The internet is full of "how to develop your personal style" guides that all recommend the same five things. Neutral tones. Quality basics. Timeless pieces.
Timeless according to who?
Timeless because it's been repeated so many times, it feels safe?
Safe isn't taste. Safe is the absence of it.
Rejecting taste is still taste
"I don't care about aesthetics."
That sentence is dripping with taste. Not caring is a position. Positions are taste.
Anti-design is design. Craigslist. Drudge Report. Old Reddit. Refusing to polish is a choice. That choice signals something. To someone, it means authenticity. To someone else, it means you're not serious.
Both are taste readings.
Choosing the default is still a choice. Google Docs with Times New Roman and zero formatting. That communicates something. Maybe you didn't intend it. Still counts.
Zuckerberg's gray t-shirts aren't "no taste." They're "I have so much taste I eliminated variables." That's a flex. Taste as constraint and control.
Meanwhile, someone wearing graphic tees with ironic slogans is also making a taste call. Different aesthetic. Same mechanism.

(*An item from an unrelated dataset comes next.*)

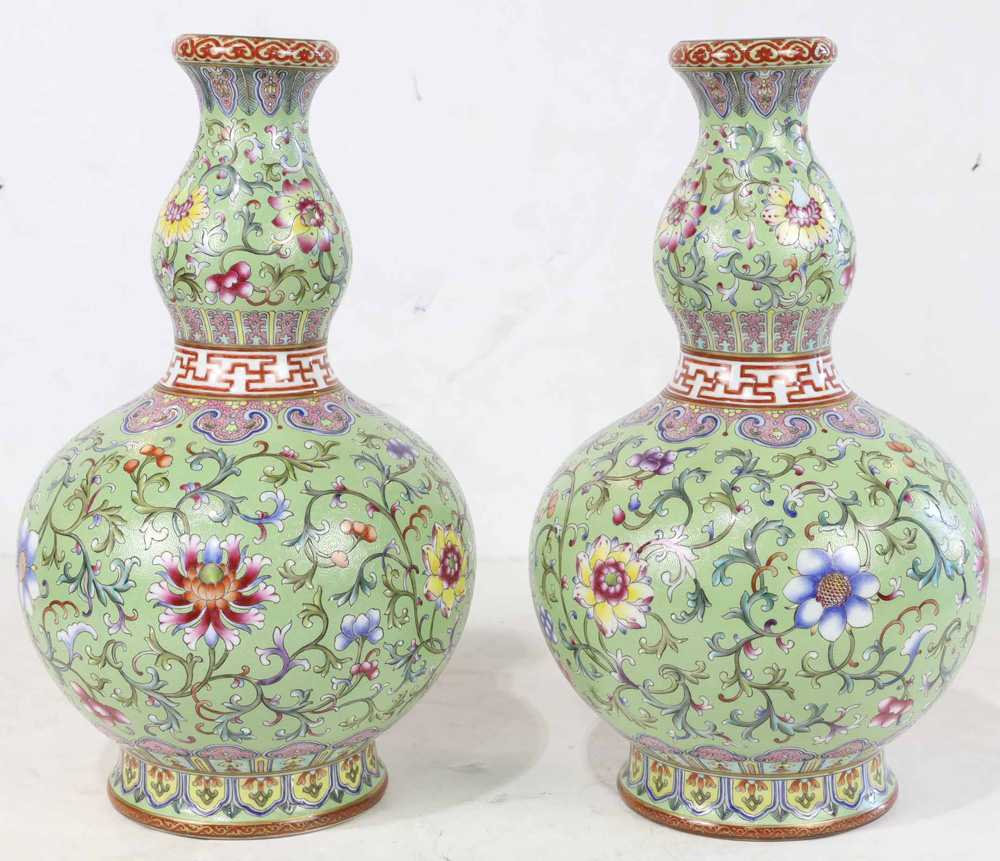 Lot 4005 - A Pair of Chinese Double Gourd vases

You can't opt out. Even opting out is participation.
SO WHAT DO YOU ACTUALLY DO WITH THIS?
Audit your taste for inherited bullshit.
Ask yourself:
Do I actually like this, or do I like that other people like this?
Would I choose this if no one was watching?
Am I following a hierarchy I never questioned?
Strip away the likes. The comments. The group chat validation.
What's left?
Notice.
Why you chose the window seat. Why you skipped that song halfway through. Why you reworded that text three times.
The noticing is the work. Paying attention to patterns you're already running.
Taste sharpens when you make things. It doesn't form in private. You test, fail, notice why. That's the education.
Then, choose one hierarchy to break.
Wear the thing that doesn't fit your industry. Choose the "wrong" font. Write the post that sounds nothing like your feed.
That gap between your taste and consensus? Exactly where your point of view lives.
Your job isn't to convince everyone. It's to trust it long enough to see if you were right.